Paris 14ème arrondissement, journée grise. Je viens de franchir la dernière porte de la prison et me voilà mis dehors. J’ai bien demandé à mes proches – des parents, une sœur, quelques éventuels camarades – de ne pas venir me chercher. Je voulais rentrer par moi-même. Et puis il fallait surtout être seul, comme je l’avais promis, au cas où il viendrait.

Or, je suis dans la rue et il n’est pas là. Comme je l’attends, un passant me dévisage

avec tristesse, croyant que j’attends quelqu’un dont j’espèrerais l’arrivée, comme un enfant à la sortie de l’école qui aurait été oublié par un de ses parents.

avec étonnement : ne doit-on pas vite partir de cet endroit pour se mêler à la foule des gens libres en leur laissant le moins de temps possible de vous identifier comme ex-taulard ?

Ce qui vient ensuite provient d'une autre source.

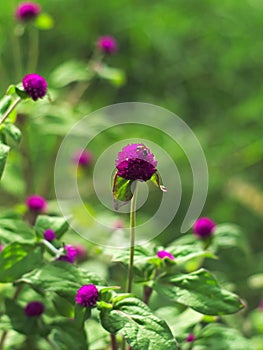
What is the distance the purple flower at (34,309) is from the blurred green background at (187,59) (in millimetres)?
Answer: 1316

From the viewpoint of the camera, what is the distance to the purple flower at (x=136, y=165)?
2.38 feet

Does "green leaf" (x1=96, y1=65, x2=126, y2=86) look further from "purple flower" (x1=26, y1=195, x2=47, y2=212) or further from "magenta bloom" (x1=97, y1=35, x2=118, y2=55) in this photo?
"purple flower" (x1=26, y1=195, x2=47, y2=212)

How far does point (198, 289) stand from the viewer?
857 millimetres

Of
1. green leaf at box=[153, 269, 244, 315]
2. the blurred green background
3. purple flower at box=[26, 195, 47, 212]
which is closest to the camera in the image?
green leaf at box=[153, 269, 244, 315]

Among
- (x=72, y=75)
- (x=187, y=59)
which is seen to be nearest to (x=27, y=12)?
(x=72, y=75)

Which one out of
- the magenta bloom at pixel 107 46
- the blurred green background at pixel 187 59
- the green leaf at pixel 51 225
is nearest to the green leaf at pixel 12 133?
the green leaf at pixel 51 225

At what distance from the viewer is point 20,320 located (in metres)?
0.92

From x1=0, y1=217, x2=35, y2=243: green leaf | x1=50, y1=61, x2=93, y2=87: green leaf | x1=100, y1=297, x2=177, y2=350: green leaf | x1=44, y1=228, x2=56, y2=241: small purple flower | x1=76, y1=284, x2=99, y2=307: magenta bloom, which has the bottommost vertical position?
x1=100, y1=297, x2=177, y2=350: green leaf

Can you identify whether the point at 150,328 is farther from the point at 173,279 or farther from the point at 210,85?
the point at 210,85

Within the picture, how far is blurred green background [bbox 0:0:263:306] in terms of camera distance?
90.7 inches

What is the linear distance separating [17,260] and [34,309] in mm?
96

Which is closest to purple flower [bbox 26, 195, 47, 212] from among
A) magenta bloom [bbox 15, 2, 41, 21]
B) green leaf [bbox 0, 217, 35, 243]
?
green leaf [bbox 0, 217, 35, 243]

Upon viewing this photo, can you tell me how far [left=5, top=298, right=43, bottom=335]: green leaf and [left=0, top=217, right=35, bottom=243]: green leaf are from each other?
0.32ft

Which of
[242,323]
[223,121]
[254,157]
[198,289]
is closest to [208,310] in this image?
[198,289]
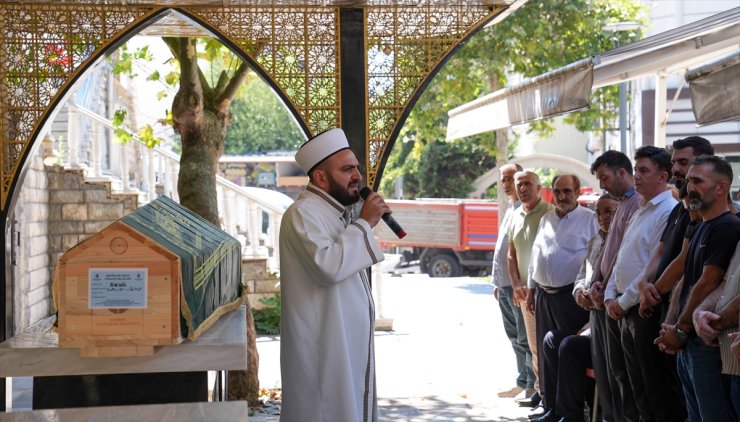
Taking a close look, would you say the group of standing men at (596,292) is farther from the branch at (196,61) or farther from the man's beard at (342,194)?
the branch at (196,61)

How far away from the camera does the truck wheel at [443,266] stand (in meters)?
23.1

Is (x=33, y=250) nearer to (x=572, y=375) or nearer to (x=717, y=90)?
(x=572, y=375)

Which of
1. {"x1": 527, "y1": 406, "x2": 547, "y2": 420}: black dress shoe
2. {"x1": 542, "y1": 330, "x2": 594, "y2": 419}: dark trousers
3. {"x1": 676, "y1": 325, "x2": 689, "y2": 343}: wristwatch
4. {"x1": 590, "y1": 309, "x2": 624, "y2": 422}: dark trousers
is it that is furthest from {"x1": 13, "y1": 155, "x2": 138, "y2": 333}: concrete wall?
{"x1": 676, "y1": 325, "x2": 689, "y2": 343}: wristwatch

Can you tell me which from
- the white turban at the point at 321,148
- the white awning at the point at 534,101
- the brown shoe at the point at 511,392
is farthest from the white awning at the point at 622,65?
the white turban at the point at 321,148

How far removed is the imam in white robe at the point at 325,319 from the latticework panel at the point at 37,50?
2458 mm

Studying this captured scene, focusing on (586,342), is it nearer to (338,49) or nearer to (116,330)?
(338,49)

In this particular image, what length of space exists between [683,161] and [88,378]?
309cm

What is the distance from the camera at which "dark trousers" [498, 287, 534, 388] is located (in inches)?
328

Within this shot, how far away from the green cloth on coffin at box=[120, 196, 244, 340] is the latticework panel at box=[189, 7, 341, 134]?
106 cm

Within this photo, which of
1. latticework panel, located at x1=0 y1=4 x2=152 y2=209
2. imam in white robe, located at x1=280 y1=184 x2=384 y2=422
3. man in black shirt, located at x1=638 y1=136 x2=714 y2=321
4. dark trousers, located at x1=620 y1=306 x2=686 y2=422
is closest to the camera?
imam in white robe, located at x1=280 y1=184 x2=384 y2=422

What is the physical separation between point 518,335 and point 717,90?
140 inches

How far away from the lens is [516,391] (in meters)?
8.49

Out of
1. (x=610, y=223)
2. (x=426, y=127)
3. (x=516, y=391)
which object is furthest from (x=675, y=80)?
(x=610, y=223)

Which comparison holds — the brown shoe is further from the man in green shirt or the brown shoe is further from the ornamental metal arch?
the ornamental metal arch
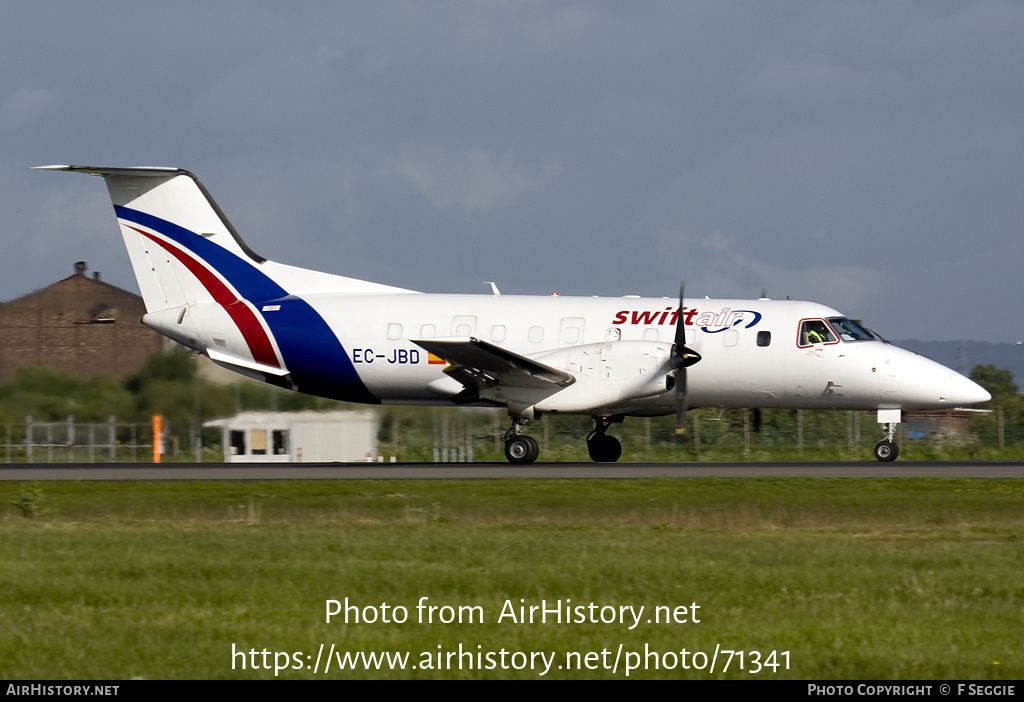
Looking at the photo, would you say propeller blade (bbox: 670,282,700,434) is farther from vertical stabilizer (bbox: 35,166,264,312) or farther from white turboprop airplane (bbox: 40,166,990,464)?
vertical stabilizer (bbox: 35,166,264,312)

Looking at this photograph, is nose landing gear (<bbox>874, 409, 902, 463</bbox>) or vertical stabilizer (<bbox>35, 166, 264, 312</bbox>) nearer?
nose landing gear (<bbox>874, 409, 902, 463</bbox>)

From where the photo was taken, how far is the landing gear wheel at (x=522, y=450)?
23219mm

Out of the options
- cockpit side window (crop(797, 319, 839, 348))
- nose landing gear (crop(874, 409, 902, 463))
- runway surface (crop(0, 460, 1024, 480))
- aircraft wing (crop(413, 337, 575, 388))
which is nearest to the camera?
runway surface (crop(0, 460, 1024, 480))

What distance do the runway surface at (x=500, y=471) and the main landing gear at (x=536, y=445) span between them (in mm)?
322

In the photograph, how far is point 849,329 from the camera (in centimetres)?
2359

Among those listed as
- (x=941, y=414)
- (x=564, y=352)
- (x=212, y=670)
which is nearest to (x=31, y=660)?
(x=212, y=670)

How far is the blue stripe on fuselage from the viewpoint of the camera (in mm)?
24125

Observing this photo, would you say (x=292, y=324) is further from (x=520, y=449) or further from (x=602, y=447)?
(x=602, y=447)

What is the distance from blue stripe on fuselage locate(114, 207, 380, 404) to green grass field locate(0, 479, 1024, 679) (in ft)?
23.5

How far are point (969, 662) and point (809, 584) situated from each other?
2.64m

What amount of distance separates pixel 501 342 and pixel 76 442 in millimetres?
9797

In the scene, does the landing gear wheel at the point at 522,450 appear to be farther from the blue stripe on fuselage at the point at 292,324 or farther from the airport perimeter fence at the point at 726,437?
the blue stripe on fuselage at the point at 292,324

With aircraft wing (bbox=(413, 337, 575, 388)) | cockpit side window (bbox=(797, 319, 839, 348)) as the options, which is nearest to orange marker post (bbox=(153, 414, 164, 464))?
aircraft wing (bbox=(413, 337, 575, 388))

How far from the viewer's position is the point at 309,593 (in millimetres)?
9500
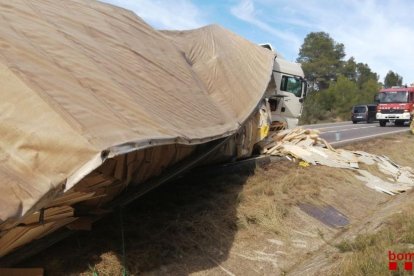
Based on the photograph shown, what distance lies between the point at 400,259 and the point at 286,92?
8.77 m

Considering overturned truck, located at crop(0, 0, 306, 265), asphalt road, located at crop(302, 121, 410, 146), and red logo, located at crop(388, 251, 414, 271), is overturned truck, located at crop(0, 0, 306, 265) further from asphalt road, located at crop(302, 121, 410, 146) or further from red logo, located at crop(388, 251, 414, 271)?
asphalt road, located at crop(302, 121, 410, 146)

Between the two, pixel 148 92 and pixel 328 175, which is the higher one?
pixel 148 92

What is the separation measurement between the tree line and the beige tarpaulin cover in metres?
48.4

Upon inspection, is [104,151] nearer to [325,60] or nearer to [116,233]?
[116,233]

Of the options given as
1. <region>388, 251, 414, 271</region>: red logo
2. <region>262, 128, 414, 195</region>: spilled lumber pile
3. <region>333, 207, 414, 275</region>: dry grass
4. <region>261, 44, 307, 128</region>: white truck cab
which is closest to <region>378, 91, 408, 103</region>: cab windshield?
<region>262, 128, 414, 195</region>: spilled lumber pile

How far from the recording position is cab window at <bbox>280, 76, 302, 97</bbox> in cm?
1333

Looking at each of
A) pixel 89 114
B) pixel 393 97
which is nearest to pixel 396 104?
pixel 393 97

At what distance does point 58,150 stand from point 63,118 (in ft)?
1.19

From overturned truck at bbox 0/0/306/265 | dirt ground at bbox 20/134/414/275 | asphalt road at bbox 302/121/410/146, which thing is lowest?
dirt ground at bbox 20/134/414/275

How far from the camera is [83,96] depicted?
449 centimetres

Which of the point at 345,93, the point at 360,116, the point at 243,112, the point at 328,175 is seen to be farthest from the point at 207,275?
the point at 345,93

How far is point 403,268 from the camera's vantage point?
4773 mm

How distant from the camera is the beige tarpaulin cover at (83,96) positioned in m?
3.63

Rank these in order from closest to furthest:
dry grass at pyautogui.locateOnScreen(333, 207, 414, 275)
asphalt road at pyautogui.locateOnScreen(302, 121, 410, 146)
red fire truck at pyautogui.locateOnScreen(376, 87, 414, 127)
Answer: dry grass at pyautogui.locateOnScreen(333, 207, 414, 275)
asphalt road at pyautogui.locateOnScreen(302, 121, 410, 146)
red fire truck at pyautogui.locateOnScreen(376, 87, 414, 127)
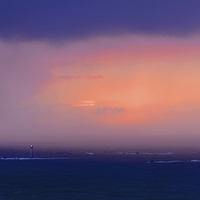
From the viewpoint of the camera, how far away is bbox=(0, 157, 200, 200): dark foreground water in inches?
2653

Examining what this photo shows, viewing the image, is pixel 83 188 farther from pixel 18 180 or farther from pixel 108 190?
pixel 18 180

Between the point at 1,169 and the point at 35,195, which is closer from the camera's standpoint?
the point at 35,195

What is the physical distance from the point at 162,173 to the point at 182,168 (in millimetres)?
16956

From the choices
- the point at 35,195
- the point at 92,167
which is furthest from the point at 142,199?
the point at 92,167

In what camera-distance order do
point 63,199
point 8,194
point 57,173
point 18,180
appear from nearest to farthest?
1. point 63,199
2. point 8,194
3. point 18,180
4. point 57,173

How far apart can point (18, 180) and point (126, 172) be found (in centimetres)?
3596

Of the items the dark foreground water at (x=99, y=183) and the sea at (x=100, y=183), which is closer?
the sea at (x=100, y=183)

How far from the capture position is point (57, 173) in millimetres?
99125

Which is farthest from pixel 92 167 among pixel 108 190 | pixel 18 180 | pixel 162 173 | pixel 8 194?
pixel 8 194

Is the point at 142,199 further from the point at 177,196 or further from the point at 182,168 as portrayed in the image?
the point at 182,168

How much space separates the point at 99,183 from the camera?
8100cm

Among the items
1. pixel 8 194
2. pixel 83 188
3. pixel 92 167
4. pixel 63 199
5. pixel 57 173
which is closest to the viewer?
pixel 63 199

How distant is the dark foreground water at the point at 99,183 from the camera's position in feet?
221

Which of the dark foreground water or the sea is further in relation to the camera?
the dark foreground water
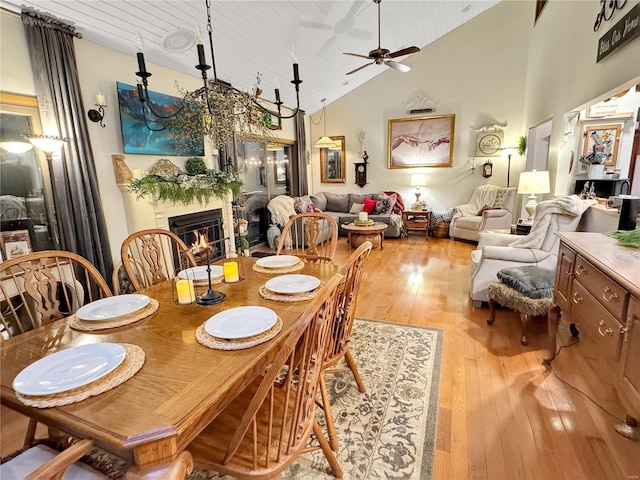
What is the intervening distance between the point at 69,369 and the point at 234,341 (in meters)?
0.47

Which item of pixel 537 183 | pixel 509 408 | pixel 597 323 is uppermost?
pixel 537 183

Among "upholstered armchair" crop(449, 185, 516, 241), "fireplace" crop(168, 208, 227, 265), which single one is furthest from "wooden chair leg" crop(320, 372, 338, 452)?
"upholstered armchair" crop(449, 185, 516, 241)

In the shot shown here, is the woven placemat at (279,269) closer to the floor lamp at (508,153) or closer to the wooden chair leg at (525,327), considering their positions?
the wooden chair leg at (525,327)

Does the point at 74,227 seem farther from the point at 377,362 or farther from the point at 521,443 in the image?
the point at 521,443

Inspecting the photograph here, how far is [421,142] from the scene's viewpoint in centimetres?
669

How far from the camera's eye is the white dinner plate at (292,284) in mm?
1508

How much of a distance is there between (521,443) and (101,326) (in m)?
1.95

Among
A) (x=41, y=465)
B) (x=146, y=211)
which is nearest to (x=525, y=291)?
(x=41, y=465)

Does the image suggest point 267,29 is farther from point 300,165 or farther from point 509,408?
point 509,408

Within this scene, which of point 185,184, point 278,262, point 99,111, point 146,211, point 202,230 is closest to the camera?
point 278,262

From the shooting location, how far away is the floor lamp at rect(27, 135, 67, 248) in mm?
2352

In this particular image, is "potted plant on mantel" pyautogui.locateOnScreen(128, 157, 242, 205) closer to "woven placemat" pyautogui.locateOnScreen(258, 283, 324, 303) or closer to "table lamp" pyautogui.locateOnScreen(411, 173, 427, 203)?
"woven placemat" pyautogui.locateOnScreen(258, 283, 324, 303)

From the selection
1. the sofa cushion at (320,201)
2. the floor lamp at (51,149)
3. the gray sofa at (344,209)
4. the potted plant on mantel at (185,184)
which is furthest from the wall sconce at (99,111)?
the sofa cushion at (320,201)

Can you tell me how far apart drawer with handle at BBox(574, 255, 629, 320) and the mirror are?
6.02 m
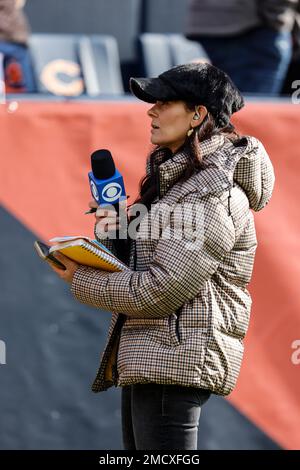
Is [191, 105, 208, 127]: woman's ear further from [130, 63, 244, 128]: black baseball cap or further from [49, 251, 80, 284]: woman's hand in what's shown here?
[49, 251, 80, 284]: woman's hand

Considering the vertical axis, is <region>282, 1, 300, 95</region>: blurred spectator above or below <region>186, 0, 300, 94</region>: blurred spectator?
below

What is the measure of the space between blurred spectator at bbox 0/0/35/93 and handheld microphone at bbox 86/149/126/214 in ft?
9.75

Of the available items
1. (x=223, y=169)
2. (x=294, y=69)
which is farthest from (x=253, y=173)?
(x=294, y=69)

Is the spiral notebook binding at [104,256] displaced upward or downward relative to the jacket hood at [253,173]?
downward

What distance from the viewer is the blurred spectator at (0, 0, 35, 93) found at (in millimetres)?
5355

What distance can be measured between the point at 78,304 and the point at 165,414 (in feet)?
3.24

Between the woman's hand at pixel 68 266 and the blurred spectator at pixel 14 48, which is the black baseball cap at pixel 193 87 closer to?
the woman's hand at pixel 68 266

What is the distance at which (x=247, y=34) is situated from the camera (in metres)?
4.75

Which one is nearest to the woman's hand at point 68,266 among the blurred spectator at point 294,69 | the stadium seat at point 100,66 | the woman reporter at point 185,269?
the woman reporter at point 185,269

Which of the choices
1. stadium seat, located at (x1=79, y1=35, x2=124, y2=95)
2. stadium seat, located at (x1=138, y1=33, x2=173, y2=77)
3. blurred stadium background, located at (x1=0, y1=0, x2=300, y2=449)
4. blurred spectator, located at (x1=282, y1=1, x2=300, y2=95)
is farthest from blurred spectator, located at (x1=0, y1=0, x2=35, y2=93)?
blurred stadium background, located at (x1=0, y1=0, x2=300, y2=449)

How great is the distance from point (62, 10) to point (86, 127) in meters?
3.61

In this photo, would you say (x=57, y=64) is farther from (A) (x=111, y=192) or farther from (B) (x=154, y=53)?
(A) (x=111, y=192)

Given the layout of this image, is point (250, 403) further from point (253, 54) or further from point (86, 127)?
point (253, 54)

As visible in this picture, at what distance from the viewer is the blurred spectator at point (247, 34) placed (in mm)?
4715
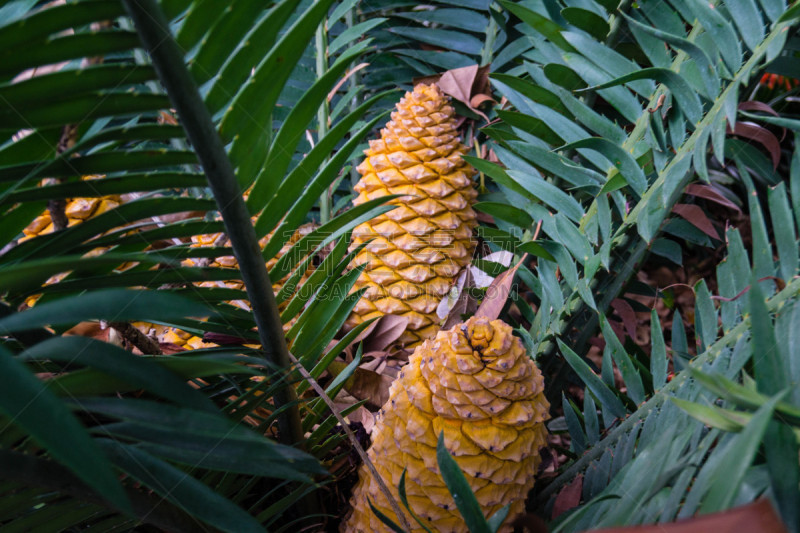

Je lui fais un sourire pour lui montrer que ce rendez-vous raté est peut-être ma chance de vivre encore et qu’il n’a rien de négatif. Il se dira sans doute que je veux sauver la face en niant l’évidence. Qu’importe ! Dans l’impossibilité de lui expliquer, il devra rester avec sa fausse version des faits ; on vit souvent ainsi en rêvant le monde qui nous entoure, bien que s’imaginant le connaître.

Des gens passent autour de moi. Je ne converse qu’avec une cigarette d’attente. Puis, immobile, je me tiens prêt, mais à rien. Si bien qu’au bout de quelques minutes je commence à croire que cette attente est vaine. Je m’en vais alors prendre un café “À la bonne Santé”, pour attendre encore un peu, au cas où il aurait du retard ou ne voudrait pas me rejoindre en étant vu dans la rue. Pour quelle précaution inutile ? Il suffirait d’un signe de la tête pour que je le suive sans rien dire. En tout cas, il parait qu’ils font le meilleur café de Paris dans ce café, surtout en ces jours-là. Vérifions.